To get out of this puzzle, we will form a new chain after ∂Y/∂h2. ‘h2’ is not only varying with θ2 but also with a1i, and we can take the route of a1i to reach θ1 variable and calculate the partial derivative. So, let’s estimate ∂h2/∂a1i:
h2 = Σθ2i.a1i = θ21.a11 + θ22.a12 + θ23.a13
∂h2/∂a1i = θ2i
Step 4: Now, ‘a1i’ can be represented as ‘h1i’, and we can increase the chain till h1i.
a1i = 1/(1+exp(-h2i))
∂a1i/∂h1 = exp(-h1)/(1+exp(-h1))^2
After this, as h1 can be represented using θ1(j, i), let’s quickly find the partial derivative of h1 w.r.t. the θ1, and our job will be done.
h1 = Σθ1(j,i).xi
∂h1/θ1(j,i) = xi
L.H.S. = R.H.S.
∂J/∂θ1i = ∂J/∂Y * ∂Y/∂h2 * ∂h2/∂a1i * ∂a1i/∂h1 * ∂h1/θ1(j,i)
As we know all the terms in the RHS, we can easily calculate the LHS part.
Visit each node of neural network in reverse topological order
Get the representation of variable J in terms of output Y and calculate ∂J/∂Y
For all learnable paramaters:
Represent Y in terms of previous variable and extend the chain rule until
the learnable paramters
This completes the backward propagation for our defined neural network architecture. But before wrapping this session on backpropagation, let’s quickly see how these gradients will be used later.
Once these gradients are calculated, the job of the optimization algorithm will start. We have selected the basic gradient descent as our optimization algorithm; let’s see how it will use these gradients. The Pseudo code for the gradient descent algorithm is:
repeat until convergence {
for all i:
θ1i = θ1 - α * ∂J/∂θ1i
for all i:
θ2i = θ2i - α * ∂J/∂θ2i
}
In the update part of the equation, θ1-α * ∂J/∂θ1i, gradient helps optimization algorithms to decide whether to increase or decrease parameters. If the gradient is +ve, θ will be reduced to achieve the minimum of the cost function. Similarly, if the gradient is -ve, θ will be increased to achieve a minimum of the cost function.

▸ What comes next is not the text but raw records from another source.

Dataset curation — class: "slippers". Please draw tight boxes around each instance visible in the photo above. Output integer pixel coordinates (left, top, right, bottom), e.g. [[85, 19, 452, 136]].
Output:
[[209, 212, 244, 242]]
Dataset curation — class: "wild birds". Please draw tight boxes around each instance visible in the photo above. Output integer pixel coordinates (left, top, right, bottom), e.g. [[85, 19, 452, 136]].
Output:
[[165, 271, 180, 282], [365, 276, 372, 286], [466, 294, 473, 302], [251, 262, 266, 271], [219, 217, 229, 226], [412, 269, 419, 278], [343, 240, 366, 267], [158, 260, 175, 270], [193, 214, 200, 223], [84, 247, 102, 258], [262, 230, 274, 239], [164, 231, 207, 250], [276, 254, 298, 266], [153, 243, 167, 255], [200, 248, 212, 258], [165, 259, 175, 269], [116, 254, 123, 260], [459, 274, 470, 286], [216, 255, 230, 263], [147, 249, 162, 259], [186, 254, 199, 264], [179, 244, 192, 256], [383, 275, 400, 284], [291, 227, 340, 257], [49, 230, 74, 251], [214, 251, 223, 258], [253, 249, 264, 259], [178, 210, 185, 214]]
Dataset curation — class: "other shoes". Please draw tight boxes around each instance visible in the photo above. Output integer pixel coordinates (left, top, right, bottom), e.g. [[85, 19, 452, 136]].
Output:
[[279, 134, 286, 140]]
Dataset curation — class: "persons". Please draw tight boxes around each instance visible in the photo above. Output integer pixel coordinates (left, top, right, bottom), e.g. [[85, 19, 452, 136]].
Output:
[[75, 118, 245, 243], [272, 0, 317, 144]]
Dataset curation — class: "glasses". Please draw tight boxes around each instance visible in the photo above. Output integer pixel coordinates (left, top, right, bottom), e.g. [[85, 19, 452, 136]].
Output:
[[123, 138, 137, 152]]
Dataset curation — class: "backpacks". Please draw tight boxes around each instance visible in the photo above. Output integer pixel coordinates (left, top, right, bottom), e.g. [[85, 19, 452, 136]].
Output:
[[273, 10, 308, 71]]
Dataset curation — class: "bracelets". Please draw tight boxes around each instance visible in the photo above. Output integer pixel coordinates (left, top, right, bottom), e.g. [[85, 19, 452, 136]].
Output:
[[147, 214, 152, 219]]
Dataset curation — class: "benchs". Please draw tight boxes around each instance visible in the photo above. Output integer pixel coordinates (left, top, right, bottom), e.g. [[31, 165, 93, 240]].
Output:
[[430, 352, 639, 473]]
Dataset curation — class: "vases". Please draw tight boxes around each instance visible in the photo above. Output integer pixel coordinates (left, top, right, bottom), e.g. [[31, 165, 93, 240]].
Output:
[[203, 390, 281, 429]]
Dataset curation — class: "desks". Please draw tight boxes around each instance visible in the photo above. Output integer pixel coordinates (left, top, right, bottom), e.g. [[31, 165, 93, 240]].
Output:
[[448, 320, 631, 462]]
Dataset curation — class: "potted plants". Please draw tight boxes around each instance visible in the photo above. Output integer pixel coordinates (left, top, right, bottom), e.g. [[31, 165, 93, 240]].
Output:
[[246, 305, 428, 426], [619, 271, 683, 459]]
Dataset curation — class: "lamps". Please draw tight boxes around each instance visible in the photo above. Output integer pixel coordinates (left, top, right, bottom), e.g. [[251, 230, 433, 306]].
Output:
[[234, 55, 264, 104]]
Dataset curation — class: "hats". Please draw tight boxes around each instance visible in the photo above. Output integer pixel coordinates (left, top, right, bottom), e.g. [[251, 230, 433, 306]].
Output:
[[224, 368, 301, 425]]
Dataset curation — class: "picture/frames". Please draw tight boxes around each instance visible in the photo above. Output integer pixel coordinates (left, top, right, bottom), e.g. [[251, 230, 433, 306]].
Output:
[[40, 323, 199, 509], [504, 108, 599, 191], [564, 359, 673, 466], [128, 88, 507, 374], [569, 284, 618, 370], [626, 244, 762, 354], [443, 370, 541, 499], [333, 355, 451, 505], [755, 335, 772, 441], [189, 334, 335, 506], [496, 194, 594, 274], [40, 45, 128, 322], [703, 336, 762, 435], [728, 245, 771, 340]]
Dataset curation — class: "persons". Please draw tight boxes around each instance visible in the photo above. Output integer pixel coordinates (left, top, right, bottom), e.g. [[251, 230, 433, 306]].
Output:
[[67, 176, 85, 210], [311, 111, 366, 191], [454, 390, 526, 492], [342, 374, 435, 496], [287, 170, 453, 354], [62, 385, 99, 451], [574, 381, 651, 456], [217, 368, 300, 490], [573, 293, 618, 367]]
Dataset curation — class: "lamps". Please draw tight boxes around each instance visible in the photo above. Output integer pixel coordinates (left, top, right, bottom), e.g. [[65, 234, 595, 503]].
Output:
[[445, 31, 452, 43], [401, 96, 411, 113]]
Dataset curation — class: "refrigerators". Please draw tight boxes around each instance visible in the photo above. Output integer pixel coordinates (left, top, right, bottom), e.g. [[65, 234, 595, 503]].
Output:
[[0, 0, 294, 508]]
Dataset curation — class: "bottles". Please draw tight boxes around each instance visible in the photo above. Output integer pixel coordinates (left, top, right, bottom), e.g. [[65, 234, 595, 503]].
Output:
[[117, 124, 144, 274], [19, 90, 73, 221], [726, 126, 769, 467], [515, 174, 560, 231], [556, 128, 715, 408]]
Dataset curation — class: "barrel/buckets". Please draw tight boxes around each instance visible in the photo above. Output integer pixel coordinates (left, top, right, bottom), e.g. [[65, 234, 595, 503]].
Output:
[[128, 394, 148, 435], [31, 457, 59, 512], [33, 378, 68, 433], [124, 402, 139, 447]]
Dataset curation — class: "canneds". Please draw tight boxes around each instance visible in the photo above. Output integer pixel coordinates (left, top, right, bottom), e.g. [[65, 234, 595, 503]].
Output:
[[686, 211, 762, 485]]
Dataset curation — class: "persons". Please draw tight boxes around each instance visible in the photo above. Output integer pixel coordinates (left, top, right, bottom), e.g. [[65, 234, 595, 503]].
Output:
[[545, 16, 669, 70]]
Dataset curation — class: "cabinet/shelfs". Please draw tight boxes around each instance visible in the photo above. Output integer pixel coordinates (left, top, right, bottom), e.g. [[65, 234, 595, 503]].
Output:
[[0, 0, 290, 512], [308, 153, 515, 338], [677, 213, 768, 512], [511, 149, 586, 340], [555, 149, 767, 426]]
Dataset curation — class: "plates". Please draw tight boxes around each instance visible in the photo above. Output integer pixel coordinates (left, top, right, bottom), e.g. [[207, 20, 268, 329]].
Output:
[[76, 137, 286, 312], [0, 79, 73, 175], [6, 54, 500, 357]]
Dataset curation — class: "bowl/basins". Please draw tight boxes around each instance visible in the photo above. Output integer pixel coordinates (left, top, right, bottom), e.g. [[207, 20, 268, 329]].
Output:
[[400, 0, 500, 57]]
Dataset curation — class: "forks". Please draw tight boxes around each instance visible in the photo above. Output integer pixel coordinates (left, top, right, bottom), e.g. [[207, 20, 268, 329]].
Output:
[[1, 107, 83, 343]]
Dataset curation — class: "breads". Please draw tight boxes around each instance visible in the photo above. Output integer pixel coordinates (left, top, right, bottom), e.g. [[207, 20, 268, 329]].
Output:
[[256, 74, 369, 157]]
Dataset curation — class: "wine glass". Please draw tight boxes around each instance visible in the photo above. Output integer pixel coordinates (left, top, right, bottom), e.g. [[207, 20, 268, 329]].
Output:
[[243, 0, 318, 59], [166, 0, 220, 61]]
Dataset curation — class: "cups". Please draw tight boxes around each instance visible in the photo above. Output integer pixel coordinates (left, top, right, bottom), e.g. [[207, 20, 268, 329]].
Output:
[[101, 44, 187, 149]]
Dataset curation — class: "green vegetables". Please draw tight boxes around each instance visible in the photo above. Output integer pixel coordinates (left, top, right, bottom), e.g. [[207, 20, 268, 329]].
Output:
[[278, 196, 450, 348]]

That’s it for this blog, and we hope you enjoyed the article.
Backpropagation or backward propagation is a step in neural networks that gets executed only at the time of training and is responsible for calculating the gradients of the cost function with respect to the learnable parameters. It is considered one of the most important and renowned topics in ANN, which we discussed in this blog. In the last, we also saw the application of the chain rule in backpropagation to compute gradients. If you are reading this, we hope you enjoyed the article.